もふもふになっちゃった私ののんびり生活
4 もふもふ少女、街へ行く!
『よしっ!じゃあ、行って来ます!!』
「はい、行ってらっしゃい。くれぐれも獣人を見ても飛びつかないで下さいね」
『わ、わかってるもん!』


 結界の外へ出る訓練が始まって何か月も経ったある日、セフィーに結界を張る時に私が集中し過ぎて纏っている風が緩み、匂いが漏れていると言われた。とても驚いた私が、それなら早く言ってくれたら良かったのに!と慌てたのに、セフィーは。

「……それだと面白くないですからね。変態のように結界の周囲で匂いを嗅ぎまわっている人がいることですし。まあ、森の奥でも平気なのは安心といえば安心ですが、それがまた気に食わないだけで」

 とかブツブツとわけのわからないことを言っていた。私は森の奥へ行かされて、何度も強い魔物に追われて心臓をバクバクしながら毎回必死で結界を張っていたのに!

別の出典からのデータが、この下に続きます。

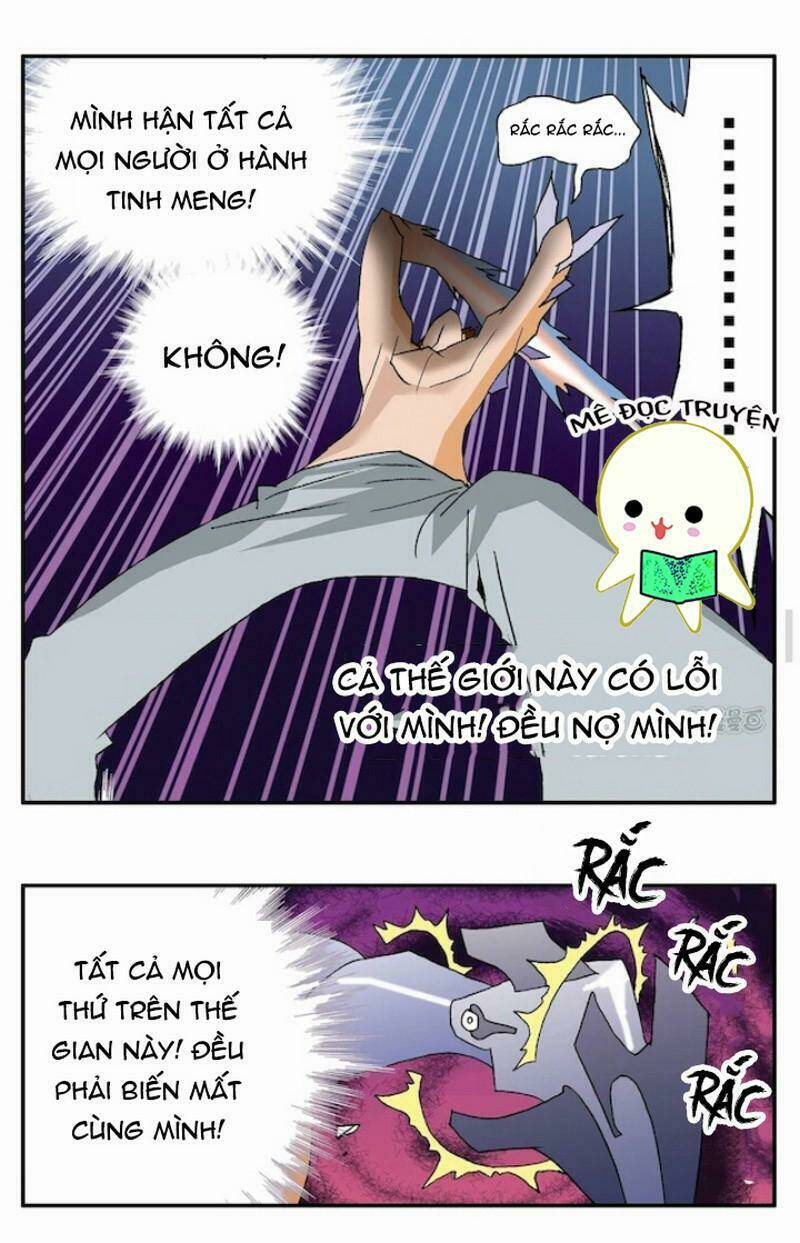 Chương 90 - Trang 12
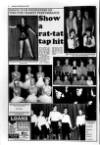 Gainsborough Evening News Tuesday 25 February 1992 Page 6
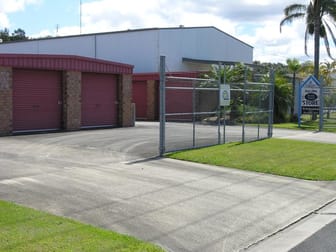 73 Southern Cross Dr Ballina NSW 2478 - Image 2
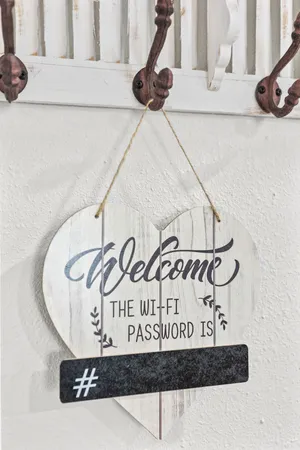 $2,100 | 412 Waco Avenue, League City, TX 77573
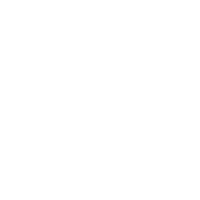 cafesgoneo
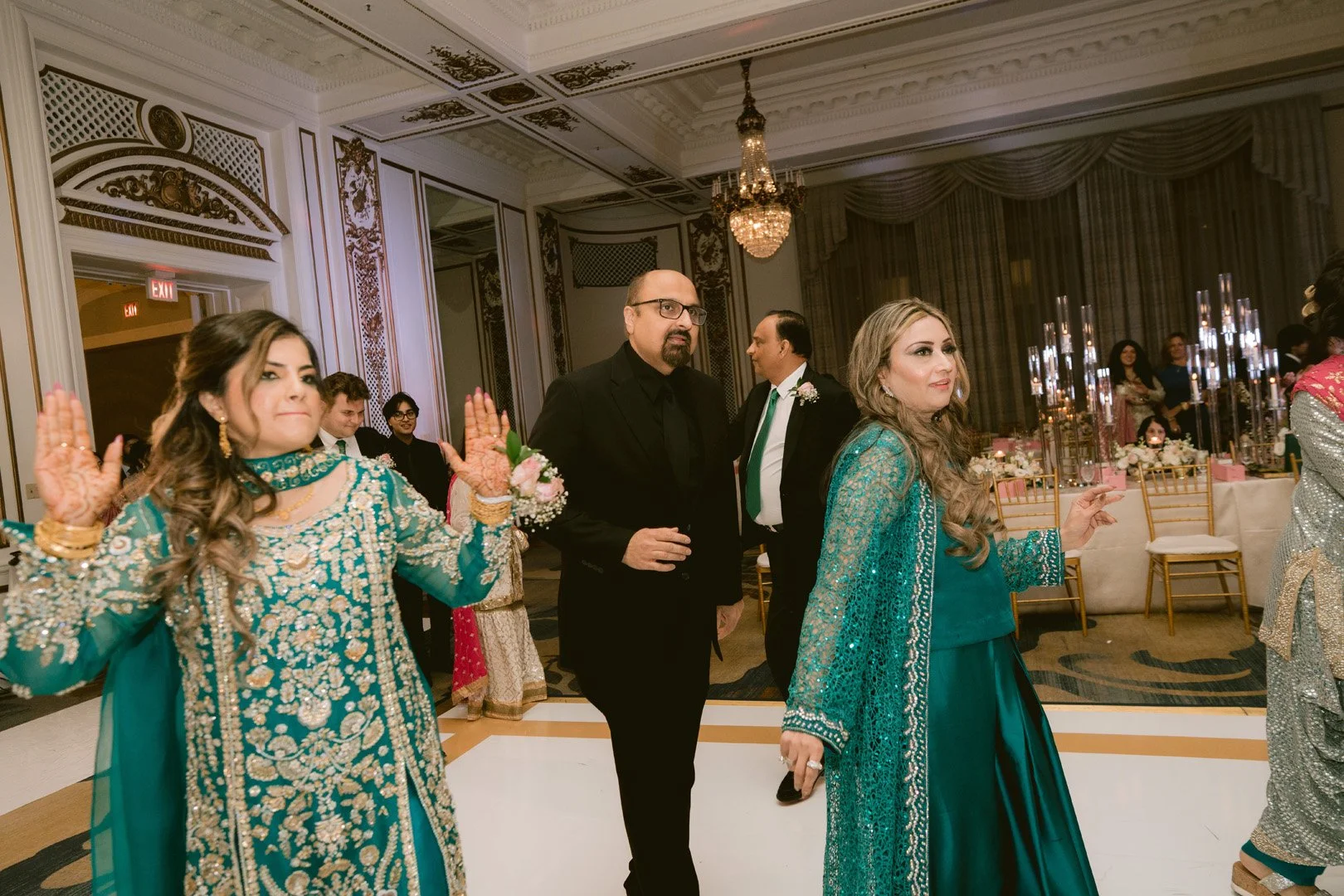 Palace_Hotel_SF_Valima_Reception-131.jpg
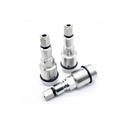 305617-14 320303-14 305617-15 320303-15 305617-16 320303-16 WaterJet Cutters Diamond Cutting Head Waterjet Spare Parts for OMAX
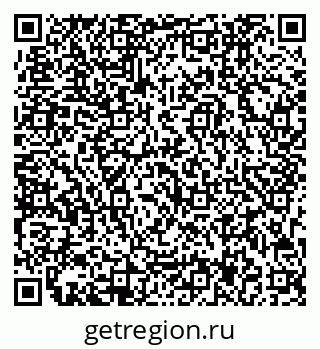 79713007661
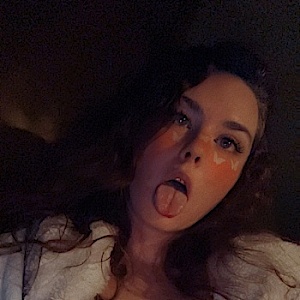 XoxotinaCT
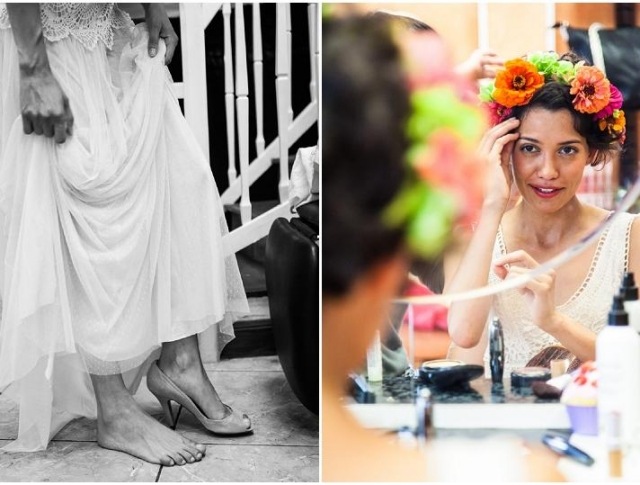 francúzsko-svadobné-nevesty-šaty-obrázok-dva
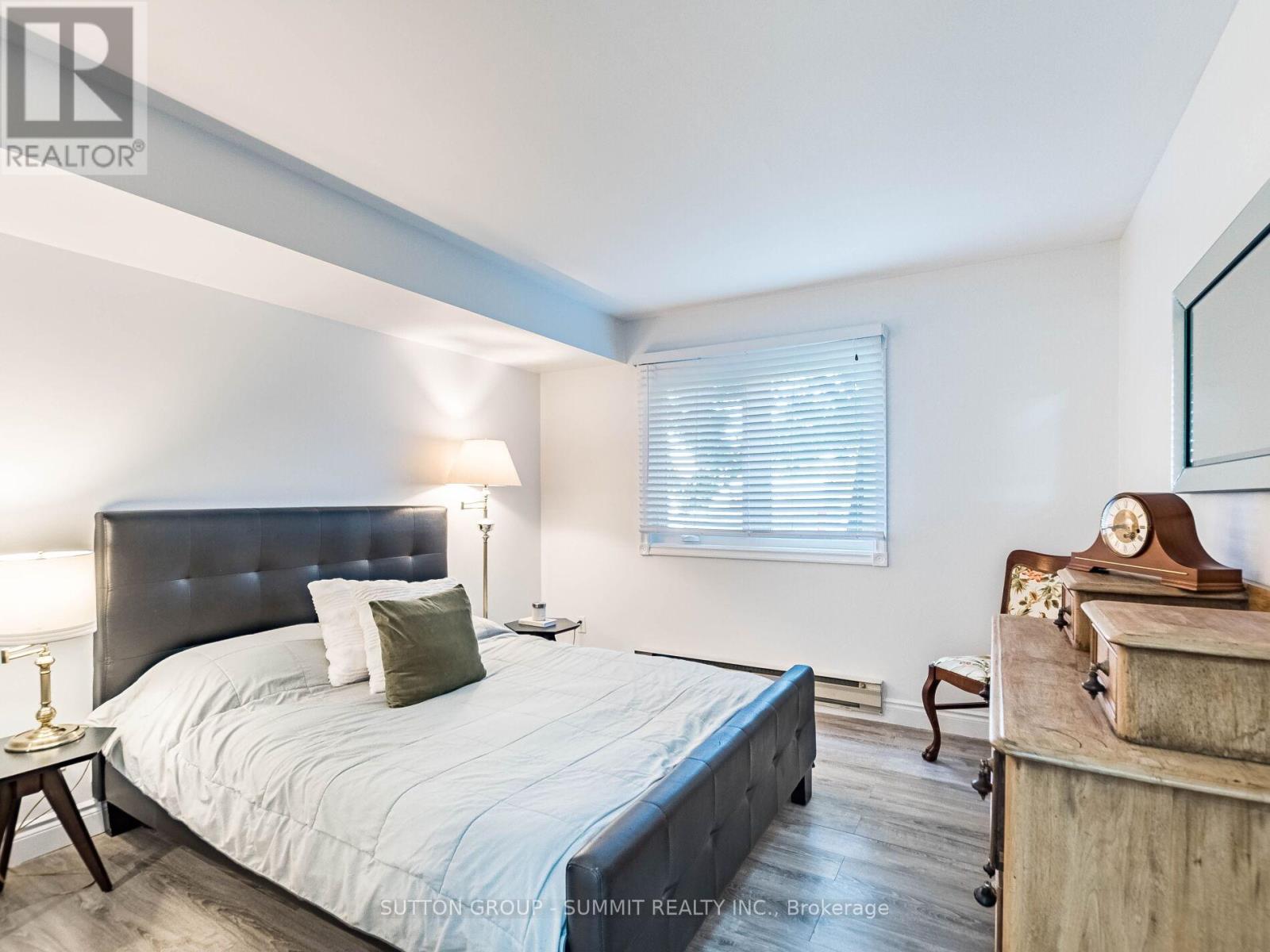 811 - 95 Trailwood Drive, Mississauga, Ontario  L4Z 3L2 - Photo 30 - W12474661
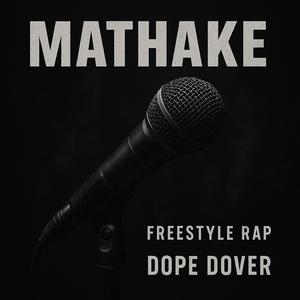 Mathake (Explicit)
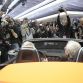 vw-bluesport-concept-live-5.jpg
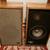 Vintage Marantz Imperial 6 Speakers 3 thumbnail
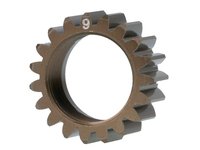 T2710 Ritzel 19 Zähne 2.Gang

 結局その纏っている風を維持したまま結界を張る訓練に時間もかかり、気づくと私ももう十一歳だ。そして、今日はとうとう街へ行く、決行の日となった。



 街へ行くにあたり、肩掛けカバンを背中に背負っている。
 人の姿でカバンを背中に回して身に着け、そのまま獣姿に変化すればキチンと獣姿でもカバンを背負えているのだ。
 そのカバンには魔法陣が組み込まれていて、無限には入らないが見た目の倍は入るので着替えに果物、それに一応売れたらと持った自作の薬なども入れた。その中には神様が用意してくれたお金もある。

 家に用意されていたのは、街で宿に泊まって一月暮らせる金額だそうだ。
 いつまでもお世話になりっぱなしなのは嫌だし、全くないと大変だしで本当に細かい処まで気をきかせて用意してくれていて、五体投地でお礼を言ったよ。

 よし!と心を決めてセフィーに手を振ると、まだ暗い中結界の境界を目指して駆け出した。


 結界の境界にはまだ夜明け前に着いたので少しずつ明るくなる東の空を見ながら少し休憩し、それから気配を殺し、気配を探りながら風を纏って駆け、何度目かの魔物をやり過ごすと、いつも引き返している森の中間地点へ無事に到着した。辺りはすっかりと夜が明け、明るくなっている。
 その場で一度休憩することにして結界を張った。

『やっぱり本番だと思うからか緊張したなー……。ここまでは上手く魔物をやり過ごせたから良かったけど、人と遭遇したらどうしようかな』

 一度だけ気づくのが遅れて鳥型の魔物に補足されかけ、結界を張って姿を隠していたのにしつこく空を周回していたから、他の魔物も集まって来てしまい結構時間が掛かってしまったのだ。

 時間も遅くなっちゃったし、今回は人に遭遇しても気配を消してやり過ごして街へ行くことを優先しよう。言葉がきちんと通じるかちょっと不安なんだけどね。

 エルフやドワーフ、それに獣人!!がいるって聞いているから、興奮して挙動不審にならないかも心配だったりする。

 確かほぼ獣が二足歩行のような獣人もいるんだよね。楽しみ!!

 まさかいきなり「もふもふさせて下さい!」とは言えないし言ったら痴女になっちゃうけど、もふもふした毛並みや尻尾には釣られそうだ。

 自分の尻尾を自分で触るのだってわさわさするもんね。セフィーにも言われちゃったし気をつけなくちゃ!

 よし!と意気込んで気配を消して風を纏うと結界を消す。そうして街を目指してまた走り出した。